Yellow Swans
Friday, June 26th, 2009Wednesday night that was a great show at the Josephine. Local synth duo Brother Raven, and out of town solo acts Magneticring, Pete Swanson and Zaïmph. Brother Raven used old analog tools to evoke the atmosphere of the Sky Records’ 1970’s output. Magneticring’s LP is in a similar vein, but this performance he used the EMS Synthi to create some sounds reminenscent of early electronic pioneers. Pete Swanson, one half of the now defunct Yellow Swans, used an old open reel tape deck to build up lovely noise loops on top of which he added heavily distorted and processed guitar and vocals to great effect. Zaïmph played three pieces focusing more on vocals than her in store performance here at Dissonant Plane last week. While each piece was distinctive, the whole set glowed with a slow motion noise bliss.
The following day, Pete and Marcia (a.k.a. Zaïmph) stopped in the shop on the way to Vancouver, B.C. This gave us a chance to expand our selection of Yellow Swans in the shop, which was actually at nil since we had sold out of everything. As I alluded to above, Yellow Swans are no longer a going concern, but apparently have only recently finished their last studio album and will have a few more recordings coming out. As anyone who has looked into them should know, they discography is vast, but only a small number of titles are available at any given time as most are very limited. We were able to get CDs released under the names Descension Yellow Swans, Doubled Yellow Swans, Drowner Yellow Swans, and just plain old Yellow Swans by themselves and in collaboration with The Cherry Point, Mouthus, and John Wiese. The CD “Portable Dunes” with Wiese is the newest of the bunch. So new that is not actually released yet. as it is on John’s Helicopter label and John is currently in Poland where he is playing the Musica Genera festival this weekend. Of course that was the first thing I threw on and I found it opens with a serious roar of sound and through its five tracks becames progressive more calm and meditative. Of course variety courses through the veins of the Yellow Swans catalog. It is all more or less “noise music”, but one disc will be droning while another will add active element on top of this bed or push the sounds the further extremes.

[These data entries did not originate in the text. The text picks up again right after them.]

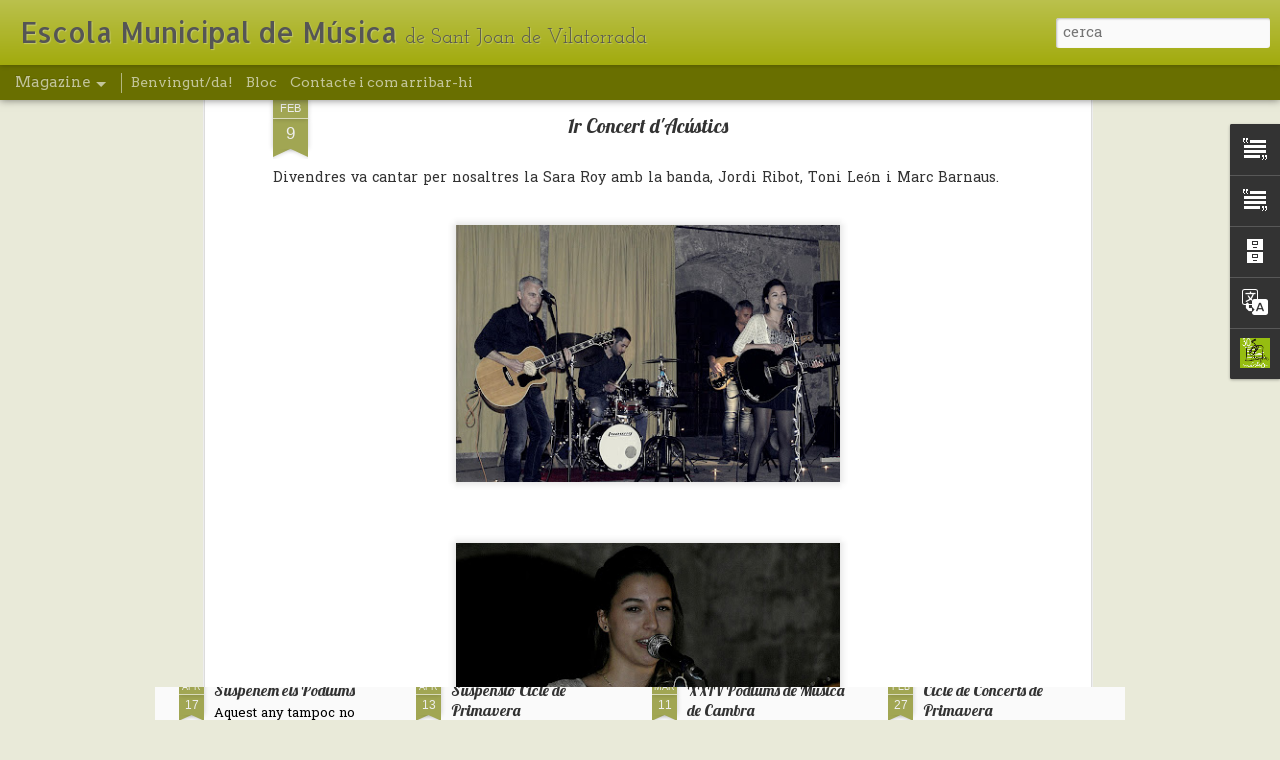

--- FILE ---
content_type: text/javascript; charset=UTF-8
request_url: https://escolademusicadesantjoanv.blogspot.com/?v=0&action=initial&widgetId=Profile1&responseType=js&xssi_token=AOuZoY6komXE5jk-AUpvo73kOKYjGQupeA%3A1768986143997
body_size: 319
content:
try {
_WidgetManager._HandleControllerResult('Profile1', 'initial',{'title': 'Qui som?', 'team': false, 'location': 'Sant Joan de Vilatorrada\x3cbr\x3eEl Bages - Barcelona\x3cbr\x3e(Catalunya, Spain)', 'showlocation': true, 'occupation': '', 'showoccupation': false, 'aboutme': '\x3cbr\x3ePassatge del Mas Sant Joan, 5\x3cbr\x3e\n08250 Sant Joan de Vilatorrada\x3cbr\x3e\n93 872 47 24\x3cbr\x3e\x3cbr\x3e\nmusica@santjoanvilatorrada.cat\x3cbr\x3e\nhttp://www.facebook.com/escolammusica.stjvilatorrada', 'showaboutme': true, 'displayname': 'E.M.M. de Sant Joan de Vilatorrada', 'profileLogo': '//www.blogger.com/img/logo-16.png', 'hasgoogleprofile': false, 'userUrl': 'https://www.blogger.com/profile/15582342668598341442', 'photo': {'url': '//blogger.googleusercontent.com/img/b/R29vZ2xl/AVvXsEiIKBhqG26jHzs1D0n3FxsM9sWx3FkToiukFVuTAf-xytTIkBHQWjCwV4bNKh2kgs7l5zioYdVRC5O9ye6845DLIzdE0zl6N8Pmldiy-tZ9KXTdAFHMWv22LU2Lduu_h8o/s113/fb3-30-anys-200x200.png', 'width': 80, 'height': 80, 'alt': 'La meva foto'}, 'viewProfileMsg': 'Visualitza el meu perfil complet', 'isDisplayable': true});
} catch (e) {
  if (typeof log != 'undefined') {
    log('HandleControllerResult failed: ' + e);
  }
}


--- FILE ---
content_type: text/javascript; charset=UTF-8
request_url: https://escolademusicadesantjoanv.blogspot.com/?v=0&action=initial&widgetId=Profile1&responseType=js&xssi_token=AOuZoY6komXE5jk-AUpvo73kOKYjGQupeA%3A1768986143997
body_size: 247
content:
try {
_WidgetManager._HandleControllerResult('Profile1', 'initial',{'title': 'Qui som?', 'team': false, 'location': 'Sant Joan de Vilatorrada\x3cbr\x3eEl Bages - Barcelona\x3cbr\x3e(Catalunya, Spain)', 'showlocation': true, 'occupation': '', 'showoccupation': false, 'aboutme': '\x3cbr\x3ePassatge del Mas Sant Joan, 5\x3cbr\x3e\n08250 Sant Joan de Vilatorrada\x3cbr\x3e\n93 872 47 24\x3cbr\x3e\x3cbr\x3e\nmusica@santjoanvilatorrada.cat\x3cbr\x3e\nhttp://www.facebook.com/escolammusica.stjvilatorrada', 'showaboutme': true, 'displayname': 'E.M.M. de Sant Joan de Vilatorrada', 'profileLogo': '//www.blogger.com/img/logo-16.png', 'hasgoogleprofile': false, 'userUrl': 'https://www.blogger.com/profile/15582342668598341442', 'photo': {'url': '//blogger.googleusercontent.com/img/b/R29vZ2xl/AVvXsEiIKBhqG26jHzs1D0n3FxsM9sWx3FkToiukFVuTAf-xytTIkBHQWjCwV4bNKh2kgs7l5zioYdVRC5O9ye6845DLIzdE0zl6N8Pmldiy-tZ9KXTdAFHMWv22LU2Lduu_h8o/s113/fb3-30-anys-200x200.png', 'width': 80, 'height': 80, 'alt': 'La meva foto'}, 'viewProfileMsg': 'Visualitza el meu perfil complet', 'isDisplayable': true});
} catch (e) {
  if (typeof log != 'undefined') {
    log('HandleControllerResult failed: ' + e);
  }
}
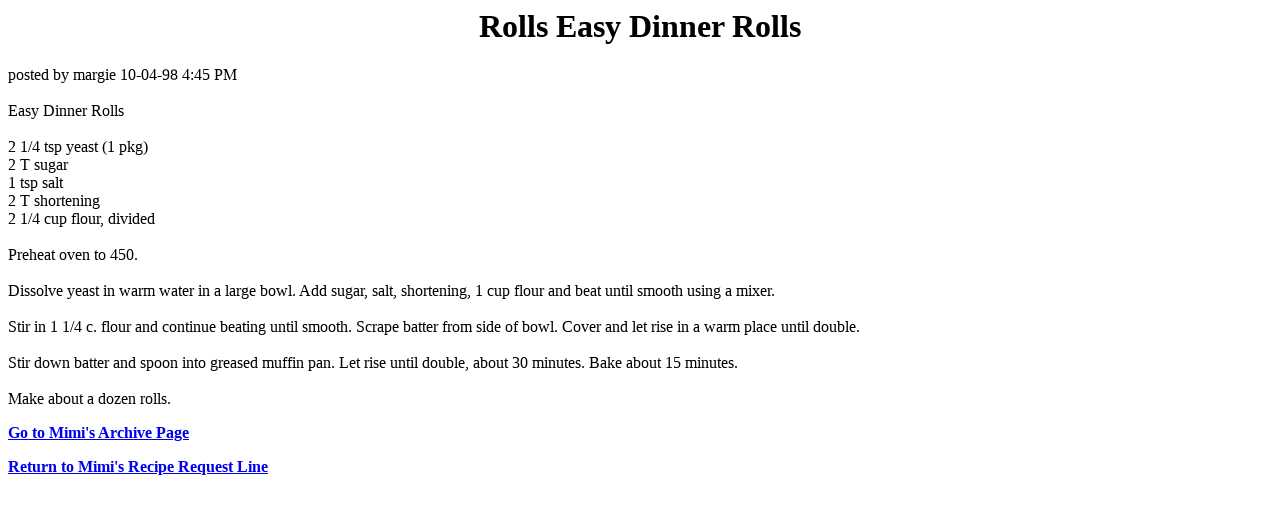

--- FILE ---
content_type: text/html; charset=UTF-8
request_url: https://cyber-kitchen.com/archive/BREAD/Rolls_Easy_Dinner_Rolls.html
body_size: 1262
content:
<HTML>
<TITLE>Rolls Easy Dinner Rolls</TITLE>
<BODY TEXT=#000000 BGCOLOR=#FFFFFF LINK=#0000EE VLINK=#551A8B ALINK=#FF0000>

<!--#include virtual="/ubbs/archive/ubbshdr1.txt"--><!--#exec cgi="/ubbs/archive/options.pl"--><!--#include virtual="/ubbs/archive/ubbshdr2.txt"-->

<center><h1><B>Rolls Easy Dinner Rolls</B></h1></center>
<p>posted by margie 10-04-98 4:45 PM <br><br>
Easy Dinner Rolls <br><br>
2 1/4 tsp yeast (1 pkg)<br>
2 T sugar<br>
1 tsp salt<br>
2 T shortening<br>
2 1/4 cup flour, divided<br>
<br>
Preheat oven to 450.<br><br>
Dissolve yeast in warm water in a large bowl. Add sugar, salt, shortening, 
1 cup flour and beat until smooth using a mixer.<br><br>
Stir in 1 1/4 c. flour and continue beating until smooth. Scrape batter 
from side of bowl. Cover and let rise in a warm place until double. <br><br>
Stir down batter and spoon into greased muffin pan. 
Let rise until double, about 30 minutes. Bake about 15 minutes. <br>
<br>
Make about a dozen rolls. 
<p><b><A HREF=http://www.cyber-kitchen.com/ubbs/archive/>Go to Mimi's Archive Page</a></b><p>
<p><b><A HREF=http://www.cyber-kitchen.com/ubbs/>Return to Mimi's Recipe Request Line</a></b>

<!--#include virtual="/ubbs/archive/ubbstrlr.txt"-->
</BODY>
</html>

In the past there have been a handful of Pete Swanson solo releases, and now he’s got two really limited tapes. He says they are essentially for sale at shows only, so we were only able to get one copy each of “Denim Life” and “Unlimited Options”. Meant to get around more at the two CDs releases on Pete’s new label Freedom To Spend. The first is by Bulbs a guitar and drums duo that sounds nothing like their instrumentation would suggest. Pete himself compares this group’s sound to the releases on the Kompakt label as their music is very glitchy and experimental with rhythms and sounds you might expect from a laptop artist, but obviously with more life in them. The second release on the label is by Dragging An Ox Through Water. This one is a weird mix of folky guitar and vocals with homebuilt electronics. It’s got songs, and you could sing along to it, but its plenty strange too and makes for a unique and enjoyable album.